**** MATERIALS PROVIDED ****
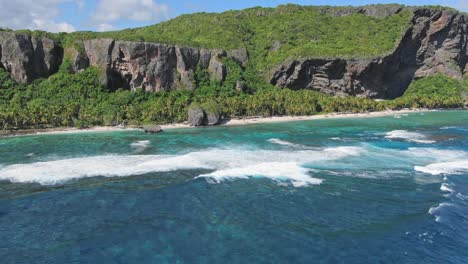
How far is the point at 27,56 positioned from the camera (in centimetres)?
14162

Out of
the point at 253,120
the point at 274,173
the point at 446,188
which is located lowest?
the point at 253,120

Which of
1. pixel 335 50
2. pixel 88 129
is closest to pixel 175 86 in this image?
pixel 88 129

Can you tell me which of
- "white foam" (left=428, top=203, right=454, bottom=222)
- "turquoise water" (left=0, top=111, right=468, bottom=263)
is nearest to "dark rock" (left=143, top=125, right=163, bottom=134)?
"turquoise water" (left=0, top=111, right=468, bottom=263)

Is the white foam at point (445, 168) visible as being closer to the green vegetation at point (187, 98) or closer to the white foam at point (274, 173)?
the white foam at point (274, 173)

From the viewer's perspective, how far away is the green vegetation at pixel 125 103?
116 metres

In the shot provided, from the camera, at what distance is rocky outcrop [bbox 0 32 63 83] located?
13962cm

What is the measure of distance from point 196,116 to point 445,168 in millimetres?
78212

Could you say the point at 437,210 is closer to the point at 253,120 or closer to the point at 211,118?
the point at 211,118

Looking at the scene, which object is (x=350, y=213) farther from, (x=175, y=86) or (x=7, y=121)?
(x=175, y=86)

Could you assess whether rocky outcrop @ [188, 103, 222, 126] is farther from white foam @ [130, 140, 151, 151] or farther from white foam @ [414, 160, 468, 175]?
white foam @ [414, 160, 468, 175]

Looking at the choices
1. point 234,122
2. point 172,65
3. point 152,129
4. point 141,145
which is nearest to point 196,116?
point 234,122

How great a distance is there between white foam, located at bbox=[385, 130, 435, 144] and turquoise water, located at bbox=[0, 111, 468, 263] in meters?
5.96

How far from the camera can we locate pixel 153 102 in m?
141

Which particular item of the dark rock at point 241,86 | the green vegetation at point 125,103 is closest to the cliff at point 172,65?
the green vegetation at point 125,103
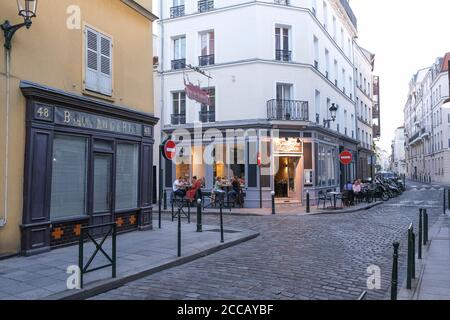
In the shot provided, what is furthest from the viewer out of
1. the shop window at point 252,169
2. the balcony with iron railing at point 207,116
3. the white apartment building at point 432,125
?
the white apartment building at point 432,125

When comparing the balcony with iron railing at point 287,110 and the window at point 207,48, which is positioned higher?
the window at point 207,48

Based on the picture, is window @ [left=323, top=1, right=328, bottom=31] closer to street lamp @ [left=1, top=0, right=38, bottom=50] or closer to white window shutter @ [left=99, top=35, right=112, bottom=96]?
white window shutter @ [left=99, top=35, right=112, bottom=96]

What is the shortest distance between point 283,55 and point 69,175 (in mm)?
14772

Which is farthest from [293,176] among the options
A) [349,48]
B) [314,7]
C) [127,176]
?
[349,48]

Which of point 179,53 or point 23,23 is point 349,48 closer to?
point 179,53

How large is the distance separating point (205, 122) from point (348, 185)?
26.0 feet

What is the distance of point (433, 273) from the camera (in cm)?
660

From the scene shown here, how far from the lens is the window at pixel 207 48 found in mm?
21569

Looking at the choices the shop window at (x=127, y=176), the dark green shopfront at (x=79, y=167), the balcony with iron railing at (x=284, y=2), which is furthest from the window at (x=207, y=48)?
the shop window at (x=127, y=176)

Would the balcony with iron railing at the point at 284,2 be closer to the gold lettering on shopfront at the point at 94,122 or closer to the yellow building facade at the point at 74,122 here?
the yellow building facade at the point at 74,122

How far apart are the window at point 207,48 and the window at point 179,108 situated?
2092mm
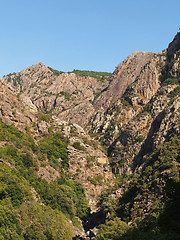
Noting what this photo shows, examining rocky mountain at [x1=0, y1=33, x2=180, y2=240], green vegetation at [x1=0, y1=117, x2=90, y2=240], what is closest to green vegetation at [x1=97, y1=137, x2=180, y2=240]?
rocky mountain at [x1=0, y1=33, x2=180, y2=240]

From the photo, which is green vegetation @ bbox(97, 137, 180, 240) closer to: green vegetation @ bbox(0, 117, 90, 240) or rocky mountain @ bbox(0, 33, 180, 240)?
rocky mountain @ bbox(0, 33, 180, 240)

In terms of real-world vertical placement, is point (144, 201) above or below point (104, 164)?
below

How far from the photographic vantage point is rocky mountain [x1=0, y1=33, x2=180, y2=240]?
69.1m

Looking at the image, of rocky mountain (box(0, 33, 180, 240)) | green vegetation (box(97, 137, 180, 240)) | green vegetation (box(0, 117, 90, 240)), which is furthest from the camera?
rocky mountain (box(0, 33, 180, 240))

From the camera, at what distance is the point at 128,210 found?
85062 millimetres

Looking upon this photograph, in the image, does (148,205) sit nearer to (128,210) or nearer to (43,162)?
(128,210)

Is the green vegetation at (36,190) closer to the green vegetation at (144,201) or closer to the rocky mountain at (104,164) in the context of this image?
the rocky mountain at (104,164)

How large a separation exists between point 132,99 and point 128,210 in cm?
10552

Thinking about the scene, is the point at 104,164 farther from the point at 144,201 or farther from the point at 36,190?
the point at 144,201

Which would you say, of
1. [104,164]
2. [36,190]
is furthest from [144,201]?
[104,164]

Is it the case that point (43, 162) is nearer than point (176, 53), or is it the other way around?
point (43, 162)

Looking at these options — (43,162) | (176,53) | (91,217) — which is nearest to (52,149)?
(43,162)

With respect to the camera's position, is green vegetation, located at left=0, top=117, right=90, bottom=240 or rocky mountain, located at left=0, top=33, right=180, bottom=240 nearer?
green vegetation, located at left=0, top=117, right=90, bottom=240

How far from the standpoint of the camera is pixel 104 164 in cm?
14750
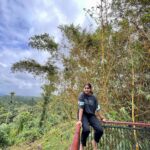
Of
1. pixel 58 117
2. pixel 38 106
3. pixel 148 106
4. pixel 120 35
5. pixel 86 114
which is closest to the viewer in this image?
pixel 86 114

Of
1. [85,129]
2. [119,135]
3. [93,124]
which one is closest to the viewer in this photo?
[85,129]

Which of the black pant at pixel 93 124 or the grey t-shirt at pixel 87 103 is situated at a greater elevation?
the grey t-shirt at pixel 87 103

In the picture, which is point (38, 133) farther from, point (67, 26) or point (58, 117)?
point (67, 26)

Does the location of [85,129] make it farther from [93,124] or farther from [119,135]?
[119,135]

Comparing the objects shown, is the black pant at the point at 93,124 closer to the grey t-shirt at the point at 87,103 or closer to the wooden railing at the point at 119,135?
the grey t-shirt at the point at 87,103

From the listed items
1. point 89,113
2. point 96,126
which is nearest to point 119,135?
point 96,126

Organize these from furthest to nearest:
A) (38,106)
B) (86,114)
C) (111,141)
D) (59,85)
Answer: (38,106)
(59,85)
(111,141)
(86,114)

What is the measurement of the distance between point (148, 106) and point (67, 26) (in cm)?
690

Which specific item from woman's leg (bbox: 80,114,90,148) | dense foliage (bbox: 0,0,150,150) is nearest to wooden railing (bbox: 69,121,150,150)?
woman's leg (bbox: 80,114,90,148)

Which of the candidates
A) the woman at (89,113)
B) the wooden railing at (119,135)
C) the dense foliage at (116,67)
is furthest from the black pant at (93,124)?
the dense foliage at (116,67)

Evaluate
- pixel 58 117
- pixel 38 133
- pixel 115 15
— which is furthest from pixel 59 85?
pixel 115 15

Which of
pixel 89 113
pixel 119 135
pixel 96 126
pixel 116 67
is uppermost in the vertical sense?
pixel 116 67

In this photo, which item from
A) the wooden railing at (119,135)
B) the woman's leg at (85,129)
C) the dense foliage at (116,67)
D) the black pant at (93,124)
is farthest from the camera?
****
Quote every record above exactly, omitting any pictures they contain.

How far is the point at 27,56 positioned from the camera (in centimetres)?
14162

Out of
the point at 253,120
the point at 274,173
the point at 446,188
which is located lowest?
the point at 253,120

Which of
1. pixel 335 50
2. pixel 88 129
is closest to pixel 175 86 in this image?
pixel 88 129

Can you tell me which of
- "white foam" (left=428, top=203, right=454, bottom=222)
- "turquoise water" (left=0, top=111, right=468, bottom=263)
is nearest to "dark rock" (left=143, top=125, right=163, bottom=134)?
"turquoise water" (left=0, top=111, right=468, bottom=263)

Is the white foam at point (445, 168) visible as being closer to the green vegetation at point (187, 98) or closer to the white foam at point (274, 173)?
the white foam at point (274, 173)

From the viewer's perspective, how far away is the green vegetation at pixel 125 103?
116 metres

In the shot provided, from the camera, at what distance is rocky outcrop [bbox 0 32 63 83] located?
13962cm

What is the measure of distance from point 196,116 to point 445,168 in millimetres?
78212

Could you say the point at 437,210 is closer to the point at 253,120 or closer to the point at 211,118?
the point at 211,118

Looking at the scene, which object is (x=350, y=213) farther from, (x=175, y=86) or (x=7, y=121)?
(x=175, y=86)

Could you assess whether rocky outcrop @ [188, 103, 222, 126] is farther from white foam @ [130, 140, 151, 151] or farther from white foam @ [414, 160, 468, 175]?
white foam @ [414, 160, 468, 175]

Looking at the choices
1. point 234,122
2. point 172,65
3. point 152,129
4. point 141,145
which is nearest to point 196,116?
point 234,122

How great a distance is there between white foam, located at bbox=[385, 130, 435, 144] and turquoise water, located at bbox=[0, 111, 468, 263] in meters?
5.96

How far from the camera can we locate pixel 153 102 in m?
141

Which particular item of the dark rock at point 241,86 | the green vegetation at point 125,103 is closest to the cliff at point 172,65?
the green vegetation at point 125,103
In the shot provided, what is furthest from the viewer out of
1. the shop window at point 252,169
2. the balcony with iron railing at point 207,116
3. the white apartment building at point 432,125
?
the white apartment building at point 432,125

When comparing the balcony with iron railing at point 287,110 and the window at point 207,48, which is positioned higher?
the window at point 207,48

Based on the picture, is window @ [left=323, top=1, right=328, bottom=31] closer to street lamp @ [left=1, top=0, right=38, bottom=50] or closer to white window shutter @ [left=99, top=35, right=112, bottom=96]?
white window shutter @ [left=99, top=35, right=112, bottom=96]

What is the shortest distance between point 283,55 and point 69,175 (in mm)?
14772

Which is farthest from [293,176] among the options
A) [349,48]
B) [314,7]
C) [127,176]
?
[349,48]

Which of point 179,53 or point 23,23 is point 349,48 closer to?
point 179,53

How large is the distance separating point (205, 122) from point (348, 185)?
26.0 feet

What is the distance of point (433, 273) from the camera (in cm)?
660

From the scene shown here, how far from the lens is the window at pixel 207 48 found in mm?
21569

Looking at the choices the shop window at (x=127, y=176), the dark green shopfront at (x=79, y=167), the balcony with iron railing at (x=284, y=2), which is furthest from the window at (x=207, y=48)?
the shop window at (x=127, y=176)

Would the balcony with iron railing at the point at 284,2 be closer to the gold lettering on shopfront at the point at 94,122 or closer to the yellow building facade at the point at 74,122 here?
the yellow building facade at the point at 74,122

How far apart are the window at point 207,48 and the window at point 179,108 situated?
2092mm
Noting what this photo shows, examining rocky mountain at [x1=0, y1=33, x2=180, y2=240], green vegetation at [x1=0, y1=117, x2=90, y2=240], what is closest to green vegetation at [x1=97, y1=137, x2=180, y2=240]?
rocky mountain at [x1=0, y1=33, x2=180, y2=240]

From the photo, which is green vegetation @ bbox(97, 137, 180, 240) closer to: green vegetation @ bbox(0, 117, 90, 240) or rocky mountain @ bbox(0, 33, 180, 240)?
rocky mountain @ bbox(0, 33, 180, 240)

In terms of real-world vertical placement, is point (144, 201) above or below point (104, 164)?
below

How far from the photographic vantage point is rocky mountain [x1=0, y1=33, x2=180, y2=240]?
69.1m

Looking at the image, of rocky mountain (box(0, 33, 180, 240)) | green vegetation (box(97, 137, 180, 240)) | green vegetation (box(0, 117, 90, 240)), which is furthest from the camera?
rocky mountain (box(0, 33, 180, 240))

From the camera, at what distance is the point at 128,210 found?
85062 millimetres

Looking upon this photograph, in the image, does (148,205) sit nearer to (128,210) or nearer to (43,162)?
(128,210)

Is the green vegetation at (36,190) closer to the green vegetation at (144,201) or closer to the rocky mountain at (104,164) in the context of this image?
the rocky mountain at (104,164)

How large a separation exists between point 132,99 and point 128,210 in cm?
10552

Thinking about the scene, is the point at 104,164 farther from the point at 144,201 or farther from the point at 36,190?
the point at 144,201

Which would you say, of
1. [104,164]
2. [36,190]
is furthest from [144,201]?
[104,164]

Is it the case that point (43, 162) is nearer than point (176, 53), or is it the other way around?
point (43, 162)

Looking at these options — (43,162) | (176,53) | (91,217) — which is nearest to (52,149)?
(43,162)

With respect to the camera's position, is green vegetation, located at left=0, top=117, right=90, bottom=240 or rocky mountain, located at left=0, top=33, right=180, bottom=240 nearer?
green vegetation, located at left=0, top=117, right=90, bottom=240

How far from the standpoint of the camera is pixel 104 164 in cm?
14750
Of
1. pixel 58 117
2. pixel 38 106
3. pixel 148 106
4. pixel 120 35
5. pixel 86 114
which is closest to the viewer in this image?
pixel 86 114

Of
1. [85,129]
2. [119,135]
3. [93,124]
which one is closest to the viewer in this photo?
[85,129]

Which of the black pant at pixel 93 124 or the grey t-shirt at pixel 87 103 is situated at a greater elevation?
the grey t-shirt at pixel 87 103

In the picture, which is point (38, 133) farther from, point (67, 26) or point (58, 117)?
point (67, 26)

Does the location of [85,129] make it farther from [93,124] or farther from [119,135]?
[119,135]

Comparing the objects shown, is the black pant at the point at 93,124 closer to the grey t-shirt at the point at 87,103 or closer to the wooden railing at the point at 119,135?
the grey t-shirt at the point at 87,103

From the listed items
1. point 89,113
2. point 96,126
which is nearest to point 119,135?
point 96,126

Organize these from furthest to nearest:
A) (38,106)
B) (86,114)
C) (111,141)
D) (59,85)
Answer: (38,106)
(59,85)
(111,141)
(86,114)

What is the measurement of the distance between point (148, 106) and point (67, 26) (in cm)?
690

Which specific item from woman's leg (bbox: 80,114,90,148) | dense foliage (bbox: 0,0,150,150) is nearest to wooden railing (bbox: 69,121,150,150)?
woman's leg (bbox: 80,114,90,148)

Which of the candidates
A) the woman at (89,113)
B) the wooden railing at (119,135)
C) the dense foliage at (116,67)
is furthest from the black pant at (93,124)?
the dense foliage at (116,67)

Evaluate
- pixel 58 117
- pixel 38 133
- pixel 115 15
— which is furthest from pixel 59 85?
pixel 115 15

Which of
pixel 89 113
pixel 119 135
pixel 96 126
pixel 116 67
is uppermost in the vertical sense?
pixel 116 67

In this photo, which item from
A) the wooden railing at (119,135)
B) the woman's leg at (85,129)
C) the dense foliage at (116,67)
D) the black pant at (93,124)
is farthest from the camera?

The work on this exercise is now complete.